- [AIM] Convert the items below into a JSON list of strings, one string per line, with blank lines dropped. Leave the pictures out.
• • • •
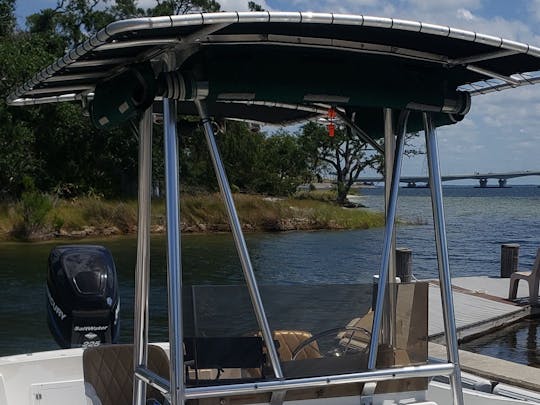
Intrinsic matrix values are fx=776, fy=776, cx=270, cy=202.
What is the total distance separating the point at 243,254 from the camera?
10.6 feet

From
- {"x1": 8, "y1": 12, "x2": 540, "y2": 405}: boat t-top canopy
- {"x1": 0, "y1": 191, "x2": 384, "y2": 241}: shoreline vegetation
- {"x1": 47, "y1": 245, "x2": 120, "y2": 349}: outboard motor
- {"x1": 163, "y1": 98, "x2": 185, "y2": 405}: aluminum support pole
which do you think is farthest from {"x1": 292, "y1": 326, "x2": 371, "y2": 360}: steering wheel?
{"x1": 0, "y1": 191, "x2": 384, "y2": 241}: shoreline vegetation

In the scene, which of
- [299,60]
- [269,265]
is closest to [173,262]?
[299,60]

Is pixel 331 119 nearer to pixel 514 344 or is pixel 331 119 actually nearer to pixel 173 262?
pixel 173 262

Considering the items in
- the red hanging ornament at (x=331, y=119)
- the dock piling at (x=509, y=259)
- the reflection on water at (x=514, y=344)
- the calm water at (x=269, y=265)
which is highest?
the red hanging ornament at (x=331, y=119)

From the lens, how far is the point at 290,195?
38.9 metres

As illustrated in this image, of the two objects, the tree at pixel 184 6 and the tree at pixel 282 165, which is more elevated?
the tree at pixel 184 6

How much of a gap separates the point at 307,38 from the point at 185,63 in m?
0.53

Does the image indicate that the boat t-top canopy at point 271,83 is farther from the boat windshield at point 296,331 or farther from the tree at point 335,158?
the tree at point 335,158

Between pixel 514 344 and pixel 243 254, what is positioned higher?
pixel 243 254

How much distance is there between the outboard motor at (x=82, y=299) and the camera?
18.1ft

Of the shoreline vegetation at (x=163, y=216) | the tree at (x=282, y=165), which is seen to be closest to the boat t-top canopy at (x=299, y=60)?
the shoreline vegetation at (x=163, y=216)

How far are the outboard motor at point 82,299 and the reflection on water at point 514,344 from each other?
5.42 meters

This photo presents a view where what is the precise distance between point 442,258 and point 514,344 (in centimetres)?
701

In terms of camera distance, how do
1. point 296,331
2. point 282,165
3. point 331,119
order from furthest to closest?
point 282,165, point 331,119, point 296,331
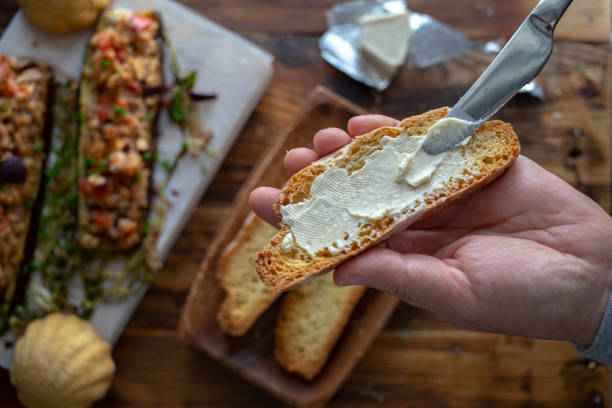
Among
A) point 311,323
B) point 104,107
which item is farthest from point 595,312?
point 104,107

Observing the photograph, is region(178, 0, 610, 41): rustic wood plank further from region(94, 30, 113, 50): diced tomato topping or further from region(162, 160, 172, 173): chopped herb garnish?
region(162, 160, 172, 173): chopped herb garnish

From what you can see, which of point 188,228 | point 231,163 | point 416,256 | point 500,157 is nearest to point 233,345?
point 188,228

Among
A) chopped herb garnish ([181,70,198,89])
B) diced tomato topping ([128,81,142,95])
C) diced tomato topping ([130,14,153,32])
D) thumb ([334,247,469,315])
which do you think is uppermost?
diced tomato topping ([130,14,153,32])

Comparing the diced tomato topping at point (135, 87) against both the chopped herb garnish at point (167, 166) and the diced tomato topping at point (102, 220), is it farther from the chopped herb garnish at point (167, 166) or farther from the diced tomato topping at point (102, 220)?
the diced tomato topping at point (102, 220)

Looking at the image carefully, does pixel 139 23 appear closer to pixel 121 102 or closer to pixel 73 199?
pixel 121 102

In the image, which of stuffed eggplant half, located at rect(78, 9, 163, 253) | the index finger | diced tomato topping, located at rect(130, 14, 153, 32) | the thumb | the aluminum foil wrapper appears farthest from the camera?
the aluminum foil wrapper

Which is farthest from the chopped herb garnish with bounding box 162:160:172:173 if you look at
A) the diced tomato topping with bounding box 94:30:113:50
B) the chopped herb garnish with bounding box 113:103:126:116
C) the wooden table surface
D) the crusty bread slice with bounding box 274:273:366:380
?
• • • •
- [RESULT]
[
  "Intrinsic matrix values are fx=776, fy=776, cx=270, cy=202.",
  "What is the total distance separating the point at 243,254 from the camera?",
  "10.6 feet",
  "From",
  "- {\"x1\": 8, \"y1\": 12, \"x2\": 540, \"y2\": 405}: boat t-top canopy",
  "- {\"x1\": 0, \"y1\": 191, \"x2\": 384, \"y2\": 241}: shoreline vegetation",
  "- {\"x1\": 47, \"y1\": 245, \"x2\": 120, \"y2\": 349}: outboard motor",
  "- {\"x1\": 163, \"y1\": 98, \"x2\": 185, \"y2\": 405}: aluminum support pole",
  "which do you think is farthest from {\"x1\": 292, \"y1\": 326, \"x2\": 371, \"y2\": 360}: steering wheel?",
  "{\"x1\": 0, \"y1\": 191, \"x2\": 384, \"y2\": 241}: shoreline vegetation",
  "In the scene, which of",
  "- [299,60]",
  "- [269,265]",
  "is closest to [173,262]?",
  "[299,60]",
  "Is pixel 331 119 nearer to pixel 514 344 or is pixel 331 119 actually nearer to pixel 173 262?",
  "pixel 173 262",
  "Considering the items in",
  "- the red hanging ornament at (x=331, y=119)",
  "- the dock piling at (x=509, y=259)",
  "- the reflection on water at (x=514, y=344)",
  "- the calm water at (x=269, y=265)",
  "which is highest?",
  "the red hanging ornament at (x=331, y=119)",
  "From the lens, how far is the point at 290,195?",
  "38.9 metres",
  "As illustrated in this image, of the two objects, the tree at pixel 184 6 and the tree at pixel 282 165, which is more elevated?",
  "the tree at pixel 184 6",
  "How much of a gap separates the point at 307,38 from the point at 185,63 in m?",
  "0.53",
  "Does the image indicate that the boat t-top canopy at point 271,83 is farther from the boat windshield at point 296,331 or farther from the tree at point 335,158?",
  "the tree at point 335,158",
  "Between pixel 514 344 and pixel 243 254, what is positioned higher?",
  "pixel 243 254",
  "How much distance is there between the outboard motor at (x=82, y=299) and the camera?",
  "18.1ft",
  "Of the shoreline vegetation at (x=163, y=216) | the tree at (x=282, y=165), which is seen to be closest to the boat t-top canopy at (x=299, y=60)?",
  "the shoreline vegetation at (x=163, y=216)",
  "How far are the outboard motor at point 82,299 and the reflection on water at point 514,344 from each other?",
  "5.42 meters",
  "This photo presents a view where what is the precise distance between point 442,258 and point 514,344 (in centimetres)?",
  "701",
  "In terms of camera distance, how do",
  "1. point 296,331",
  "2. point 282,165",
  "3. point 331,119",
  "order from furthest to closest?",
  "point 282,165, point 331,119, point 296,331",
  "Among",
  "A) point 311,323",
  "B) point 104,107",
  "which item is farthest from point 595,312?",
  "point 104,107",
  "Observing the photograph, is region(178, 0, 610, 41): rustic wood plank further from region(94, 30, 113, 50): diced tomato topping or further from region(162, 160, 172, 173): chopped herb garnish?",
  "region(162, 160, 172, 173): chopped herb garnish",
  "From what you can see, which of point 188,228 | point 231,163 | point 416,256 | point 500,157 is nearest to point 233,345?",
  "point 188,228",
  "Among",
  "A) chopped herb garnish ([181,70,198,89])",
  "B) diced tomato topping ([128,81,142,95])",
  "C) diced tomato topping ([130,14,153,32])",
  "D) thumb ([334,247,469,315])",
  "which do you think is uppermost?",
  "diced tomato topping ([130,14,153,32])",
  "Comparing the diced tomato topping at point (135, 87) against both the chopped herb garnish at point (167, 166) and the diced tomato topping at point (102, 220), is it farther from the chopped herb garnish at point (167, 166) or farther from the diced tomato topping at point (102, 220)?",
  "the diced tomato topping at point (102, 220)",
  "Looking at the image carefully, does pixel 139 23 appear closer to pixel 121 102 or closer to pixel 73 199?",
  "pixel 121 102",
  "In the image, which of stuffed eggplant half, located at rect(78, 9, 163, 253) | the index finger | diced tomato topping, located at rect(130, 14, 153, 32) | the thumb | the aluminum foil wrapper appears farthest from the camera?",
  "the aluminum foil wrapper",
  "Which is farthest from the chopped herb garnish with bounding box 162:160:172:173 if you look at",
  "A) the diced tomato topping with bounding box 94:30:113:50",
  "B) the chopped herb garnish with bounding box 113:103:126:116",
  "C) the wooden table surface",
  "D) the crusty bread slice with bounding box 274:273:366:380",
  "?"
]